When the crisis erupted in 2008, the first shocks were absorbed by the government, which allowed both the budget deficit and the public debts to rise sharply. Great progress is being made in Europe. The debt crisis is not over yet, but EU interventions have settled the financial markets. And that is vital for the Netherlands, because three-quarters of our exports still go to other European countries. Another positive development is the trend in Dutch exports, which have shored up the economy in recent years. And the Netherlands Bureau for Economic Policy Analysis (CPB) expects exports to continue growing in 2013. This shows that our businesses are still highly competitive. There are also tentative signs of recovery in the Netherlands itself. Major companies like ASML, Ahold and Unilever have reported promising annual figures. CBS found that consumer confidence had rallied slightly in January. Marketing consultants GfK report that the upward trend has continued into February and consumers are spending more again. And the figures for the temping sector, often seen as heralding broader economic developments, are showing a cautious upturn.

The government is committed to a policy that will deliver more jobs, innovation and prosperity in the long run. Raising the state pension age is another essential modernisation. Bringing the pension age into line with increasing life expectancy will not only make public finances more sustainable but also increase labour participation. Demographic ageing makes this a necessity. This will ensure that the workforce will expand, and that companies can grow..

The government is also focusing on services provided by semi-public sectors like education and healthcare, housing associations and public transport. Such services help the Netherlands to remain an attractive place to live, work and invest. To enhance those public services, we need to strengthen supervision and ensure a level playing field. To highlight the importance of this task, the government has created a Public Interest Reform Committee.

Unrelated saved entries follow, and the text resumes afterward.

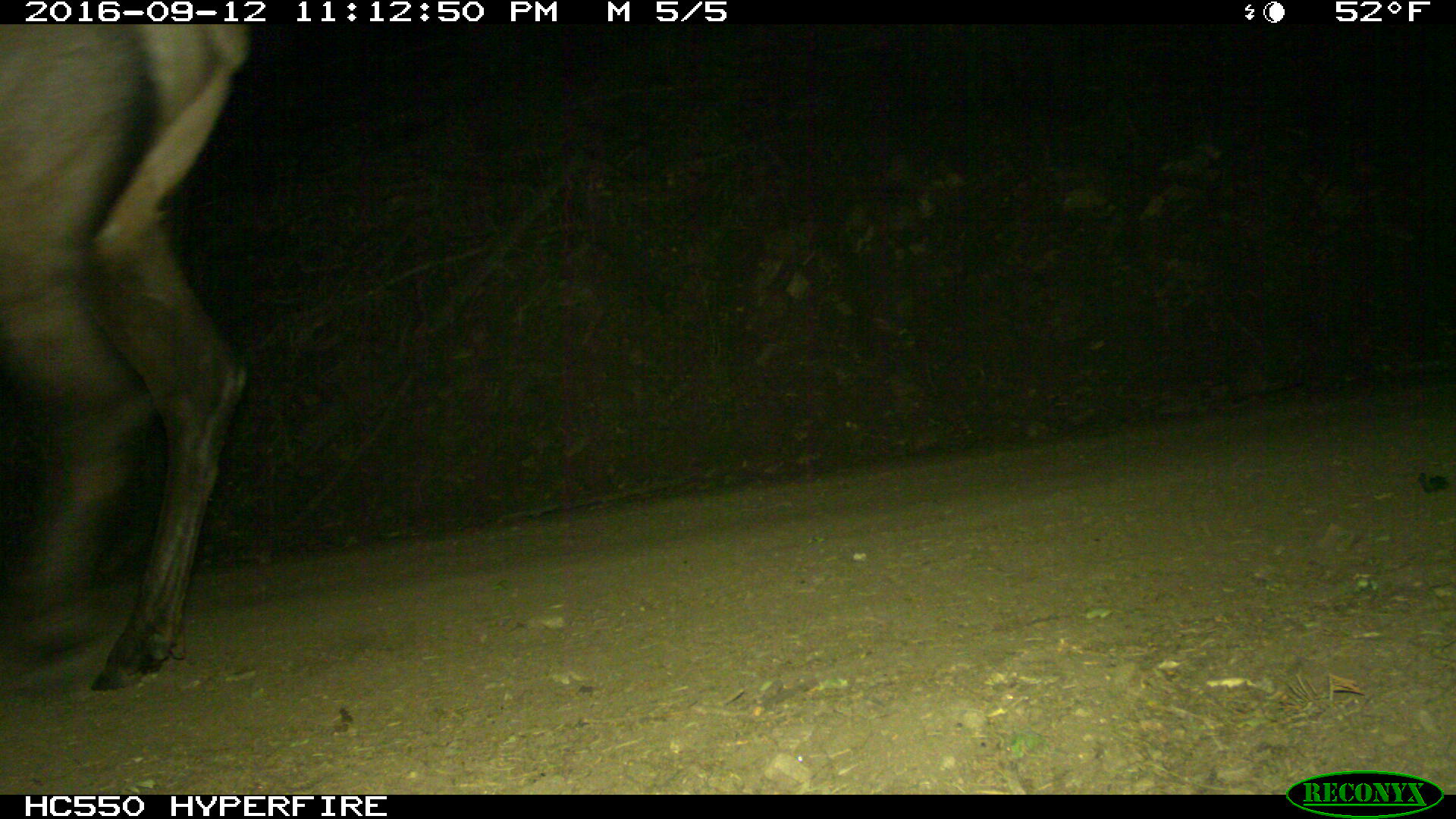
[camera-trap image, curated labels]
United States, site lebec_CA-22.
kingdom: Animalia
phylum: Chordata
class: Mammalia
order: Artiodactyla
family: Cervidae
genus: Cervus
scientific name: Cervus canadensis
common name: elk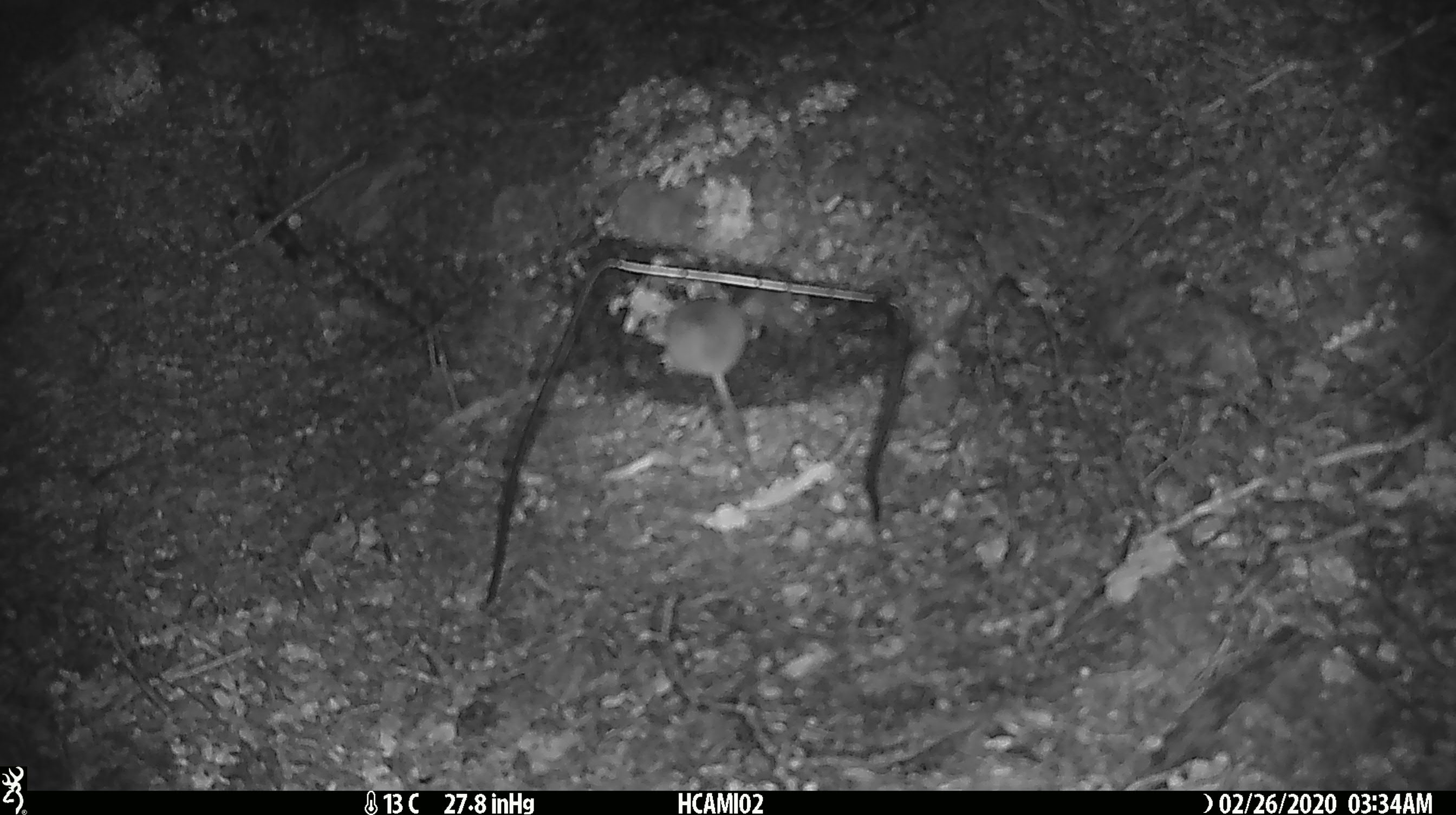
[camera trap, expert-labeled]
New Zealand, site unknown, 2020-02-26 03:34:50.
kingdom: Animalia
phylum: Chordata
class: Mammalia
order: Rodentia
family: Muridae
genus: Mus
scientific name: Mus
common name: mouse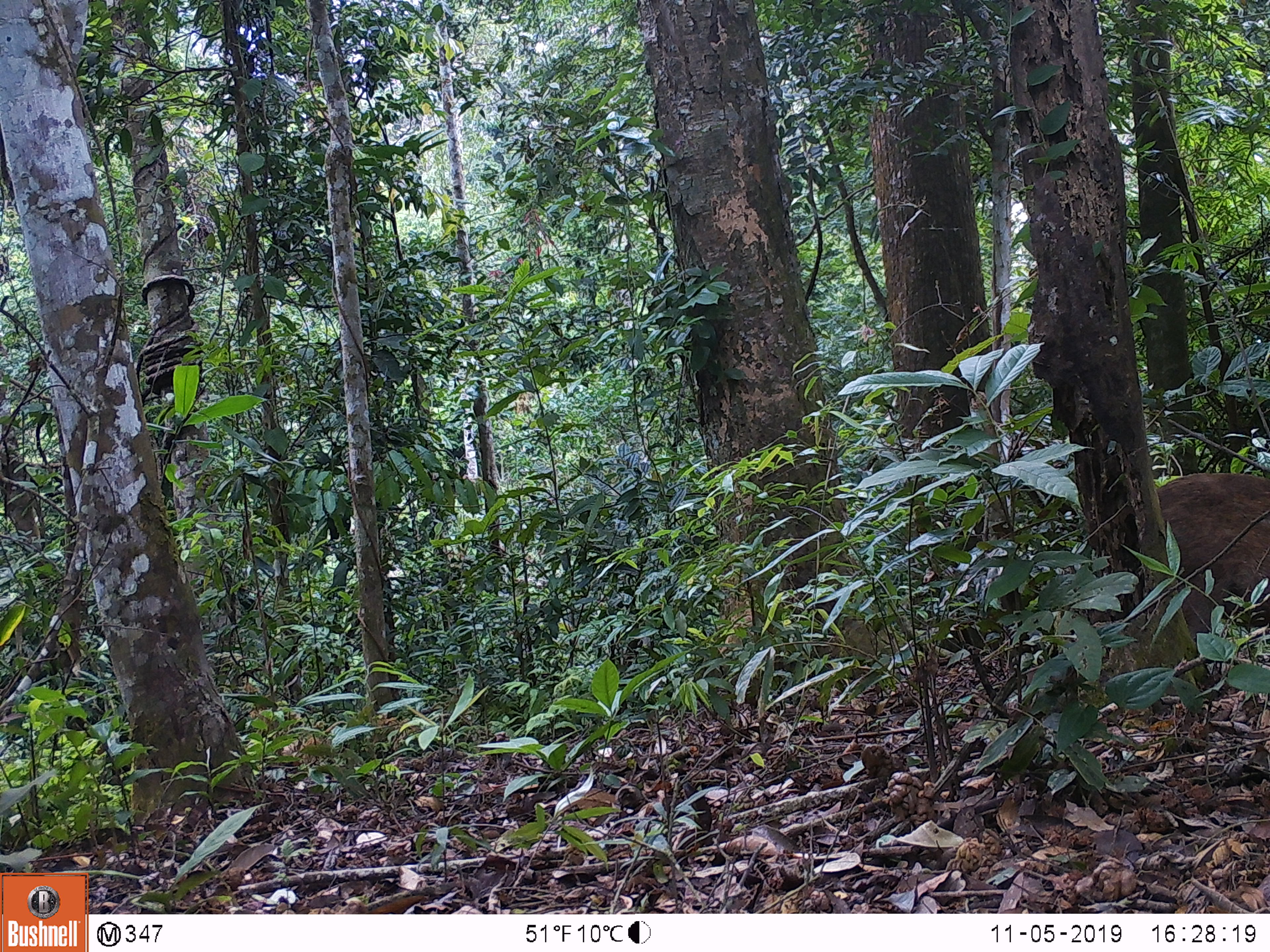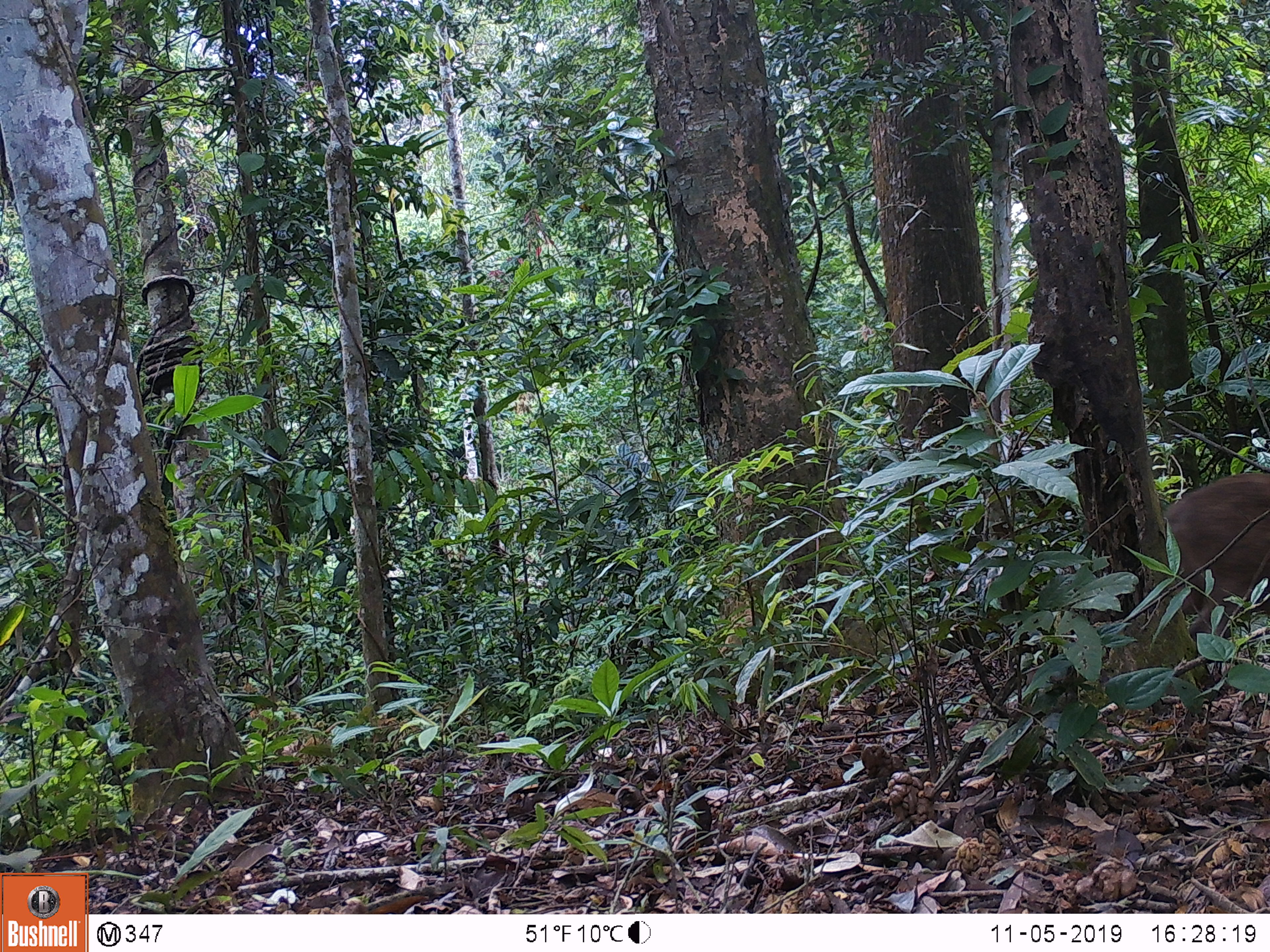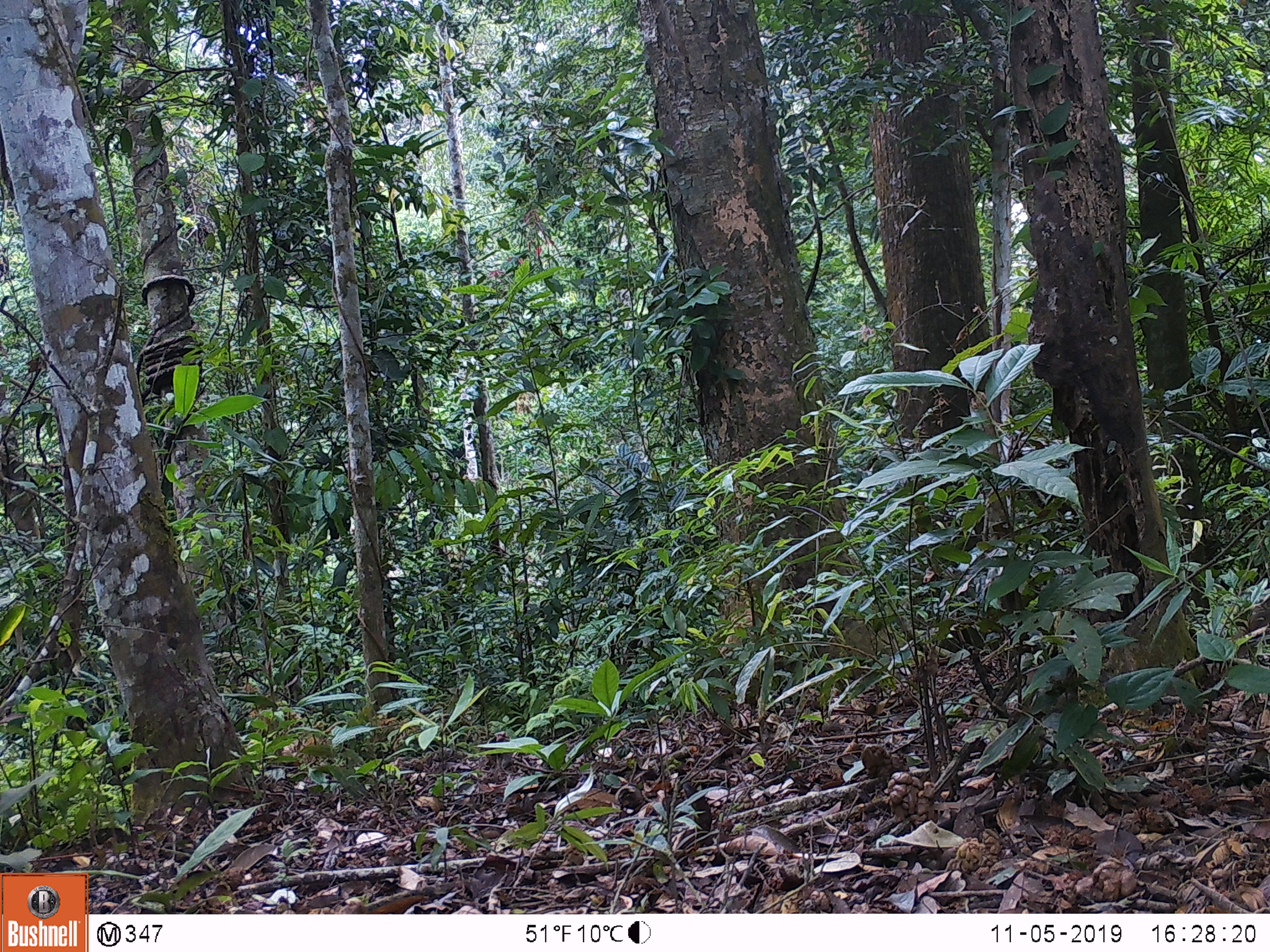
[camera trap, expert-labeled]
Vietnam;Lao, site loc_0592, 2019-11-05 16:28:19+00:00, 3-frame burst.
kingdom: Animalia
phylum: Chordata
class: Mammalia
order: Artiodactyla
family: Suidae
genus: Sus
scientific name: Sus scrofa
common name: eurasian wild pig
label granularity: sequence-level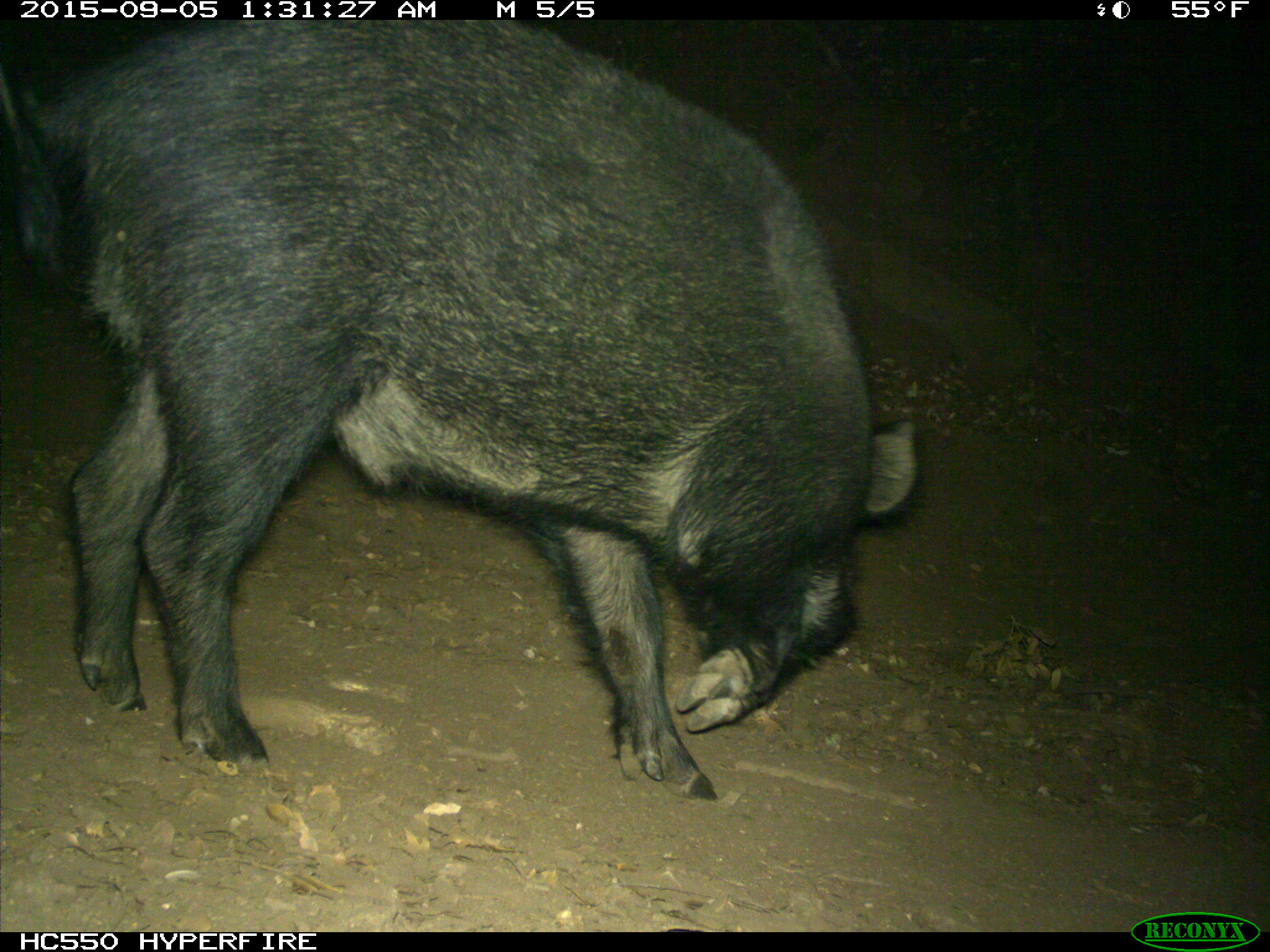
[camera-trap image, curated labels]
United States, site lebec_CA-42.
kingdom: Animalia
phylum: Chordata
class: Mammalia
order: Artiodactyla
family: Suidae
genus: Sus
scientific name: Sus scrofa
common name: wild boar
Sus scrofa (wild boar).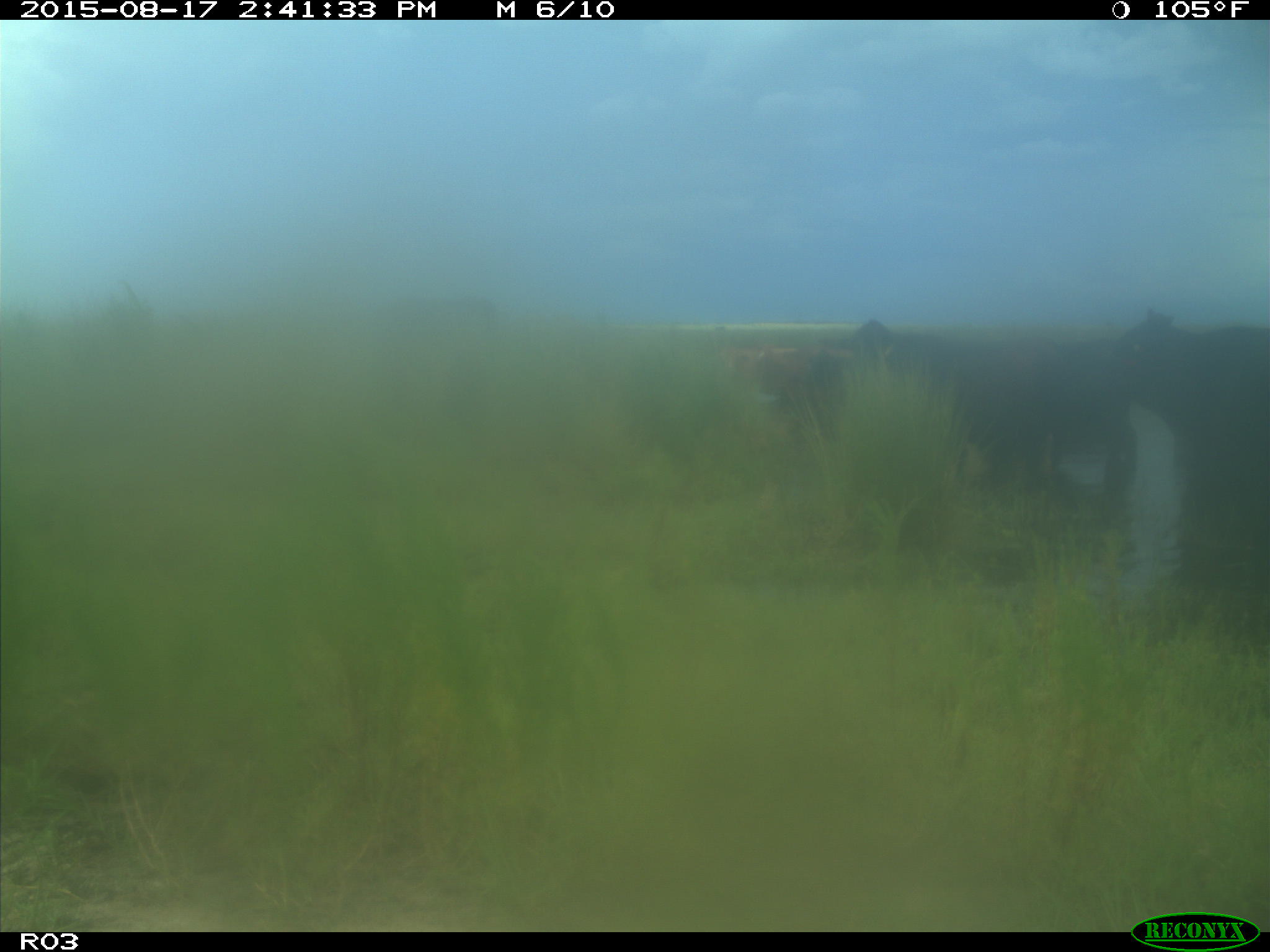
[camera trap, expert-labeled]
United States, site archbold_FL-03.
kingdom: Animalia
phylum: Chordata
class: Mammalia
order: Artiodactyla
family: Bovidae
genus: Bos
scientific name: Bos taurus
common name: domestic cow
Bos taurus (domestic cow).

Finally, the government is also encouraging innovation – the driving force of long-term economic growth. Instead of handing out subsidies, we are strengthening cooperation among researchers, businesses and educational institutions. This makes a practical person like myself very enthusiastic, because it prevents existing knowledge going to waste and stimulates the development of new knowledge.

The single patent to be introduced throughout the European Union in 2014 will also boost innovation. Innovative companies that want to apply for a patent in Europe will no longer have to do so in every member state. This will reduce red tape and cut costs. This will benefit the Netherlands more than any other European country.

Government plans will result in a more efficient economy and healthy public finances. Overall, they will generate 50,000 jobs and cut public spending by no less than €15 billion, creating a financial buffer for the future. And ensuring that the Netherlands will not just consolidate but also improve its economic position.

To achieve economic recovery, everyone must shoulder their responsibility. I can see signs of this in many areas. For instance, the Social and Economic Council (SER) has shown new élan with its initiative to conclude a national energy agreement. An agreement between parties such as nature conservation organisations, the building sector, the energy sector and industry will facilitate the transition to a more sustainable economy.

To further improve the business climate, I am also committed to reducing the regulatory burden. Since the end of 2010 the burden on businesses has fallen by nearly €1 billion. Thanks to measures such as simplifying the rules for setting up a private limited company and introducing a pan-European e-invoicing standard. The government aims to reduce the burden by a total of €2.5 billion. For instance, by introducing the ‘enterprise dossier’. Once businesses have entered their details in their online dossier, this information can be used in any subsequent dealings with the authorities, such as applying for a licence, filing a tax return or undergoing an inspection. The aim is for a critical mass of 80,000 businesses to have an ‘enterprise dossier’ by the end of 2016, and ultimately to reach all businesses that have a lot of contact with the authorities. This should cut their compliance costs by at least 15 per cent.